If I were actually faced with this task, I would probably use a combination of csv and re.

0
Hai Vu On

We can use the the csv library for splitting up the fields:

with open("Grades.txt") as stream:
    reader = csv.reader(stream, delimiter="|")
    rows = list(reader)
    pprint.pprint(rows)

Output:

[['Government ', ' 97.0% ', ' 3.0 Credits ', ''],
 ['History ', ' 87.0% ', ' 3.0 Credits ', ''],
 ['College Algebra ', ' 76.0% ', ' 4.0 Credits ', ''],
 ['Trignometry ', ' 93.0% ', ' 3.0 Credits ', ''],
 ['Pre-Calculus ', ' 83.0% ', ' 4.0 Credits ', ''],
 ['English 1 ', ' 75.0% ', ' 3.0 Credits ', ''],
 ['Calculus 1 ', ' 56.6% ', ' 4.0 Credits ', ''],
 ['English 2 ', ' 89.4% ', ' 3.0 Credits ', '']]

For each row, we can write a short function to parse it. The goal is to convert a row such as

[['Government ', ' 97.0% ', ' 3.0 Credits ', '']

to

[97.0, 3.0]

That function is

def parse(row: list[str]):
    # Convert ' 97.0% ' --> 97.0
    grade = float(row[1].strip().removesuffix("%"))

    # Convert ' 3.0 Credits ' -> 3.0
    credit = float(row[2].split()[0])

    return [grade, credit]

Putting it together:

import csv
import pprint


def parse(row: list[str]):
    # Convert ' 97.0% ' --> 97.0
    grade = float(row[1].strip().removesuffix("%"))

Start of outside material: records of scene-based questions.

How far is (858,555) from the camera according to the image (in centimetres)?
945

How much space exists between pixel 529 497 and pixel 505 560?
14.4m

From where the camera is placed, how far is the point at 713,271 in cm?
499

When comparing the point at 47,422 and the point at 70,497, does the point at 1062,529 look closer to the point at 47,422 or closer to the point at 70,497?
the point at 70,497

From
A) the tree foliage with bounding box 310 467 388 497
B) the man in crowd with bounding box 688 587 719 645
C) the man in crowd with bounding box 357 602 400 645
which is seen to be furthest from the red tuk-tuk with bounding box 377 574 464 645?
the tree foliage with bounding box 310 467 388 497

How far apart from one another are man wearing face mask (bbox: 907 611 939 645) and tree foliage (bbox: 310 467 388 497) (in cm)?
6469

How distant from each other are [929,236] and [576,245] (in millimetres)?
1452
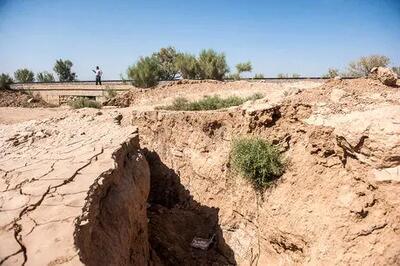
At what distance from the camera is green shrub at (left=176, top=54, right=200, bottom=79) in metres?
17.9

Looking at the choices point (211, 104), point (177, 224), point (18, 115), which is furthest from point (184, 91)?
point (177, 224)

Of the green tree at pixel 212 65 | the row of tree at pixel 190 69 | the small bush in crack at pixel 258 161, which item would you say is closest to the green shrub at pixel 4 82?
the row of tree at pixel 190 69

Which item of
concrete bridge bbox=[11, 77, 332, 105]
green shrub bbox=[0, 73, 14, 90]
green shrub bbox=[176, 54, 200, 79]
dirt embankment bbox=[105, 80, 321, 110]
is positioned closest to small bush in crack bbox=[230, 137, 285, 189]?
dirt embankment bbox=[105, 80, 321, 110]

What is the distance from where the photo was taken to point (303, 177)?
5316 mm

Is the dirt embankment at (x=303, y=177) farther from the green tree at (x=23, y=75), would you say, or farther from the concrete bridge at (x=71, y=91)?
the green tree at (x=23, y=75)

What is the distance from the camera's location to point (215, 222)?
252 inches

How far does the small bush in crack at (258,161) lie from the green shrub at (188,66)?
40.7ft

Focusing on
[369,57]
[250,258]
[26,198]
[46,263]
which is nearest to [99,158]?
[26,198]

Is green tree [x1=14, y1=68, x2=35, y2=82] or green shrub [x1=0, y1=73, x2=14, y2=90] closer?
green shrub [x1=0, y1=73, x2=14, y2=90]

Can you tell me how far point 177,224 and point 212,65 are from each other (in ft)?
39.3

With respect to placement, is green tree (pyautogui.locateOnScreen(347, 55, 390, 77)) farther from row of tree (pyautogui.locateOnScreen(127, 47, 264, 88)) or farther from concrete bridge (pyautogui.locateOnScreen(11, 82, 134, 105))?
concrete bridge (pyautogui.locateOnScreen(11, 82, 134, 105))

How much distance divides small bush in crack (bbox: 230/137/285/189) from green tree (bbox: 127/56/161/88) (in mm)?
11368

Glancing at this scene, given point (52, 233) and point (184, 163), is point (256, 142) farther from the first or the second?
point (52, 233)

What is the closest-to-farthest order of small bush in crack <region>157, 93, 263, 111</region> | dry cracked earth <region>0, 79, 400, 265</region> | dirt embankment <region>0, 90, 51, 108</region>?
dry cracked earth <region>0, 79, 400, 265</region>, small bush in crack <region>157, 93, 263, 111</region>, dirt embankment <region>0, 90, 51, 108</region>
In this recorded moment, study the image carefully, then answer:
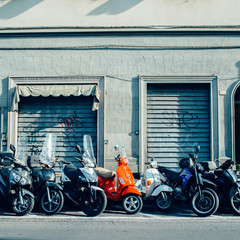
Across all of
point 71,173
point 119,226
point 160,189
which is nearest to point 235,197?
point 160,189

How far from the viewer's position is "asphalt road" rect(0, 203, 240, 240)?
5.87 meters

    # Convert ' 3.0 Credits ' -> 3.0
    credit = float(row[2].split()[0])

    return [grade, credit]


with open("Grades.txt") as stream:
    reader = csv.reader(stream, delimiter="|")
    rows = list(reader)
    pprint.pprint(rows)

    output = [parse(row) for row in rows]
    pprint.pprint(output)

Output:

[['Government ', ' 97.0% ', ' 3.0 Credits ', ''],
 ['History ', ' 87.0% ', ' 3.0 Credits ', ''],
 ['College Algebra ', ' 76.0% ', ' 4.0 Credits ', ''],
 ['Trignometry ', ' 93.0% ', ' 3.0 Credits ', ''],
 ['Pre-Calculus ', ' 83.0% ', ' 4.0 Credits ', ''],
 ['English 1 ', ' 75.0% ', ' 3.0 Credits ', ''],
 ['Calculus 1 ', ' 56.6% ', ' 4.0 Credits ', ''],
 ['English 2 ', ' 89.4% ', ' 3.0 Credits ', '']]
[[97.0, 3.0],
 [87.0, 3.0],
 [76.0, 4.0],
 [93.0, 3.0],
 [83.0, 4.0],
 [75.0, 3.0],
 [56.6, 4.0],
 [89.4, 3.0]]

Notes

  • Using the csv library, we can break up each lines into rows, which is a list of strings.
  • The function parse should be easy to understand: it strip off everything but digit and dots, then convert to float the two fields we are interested in.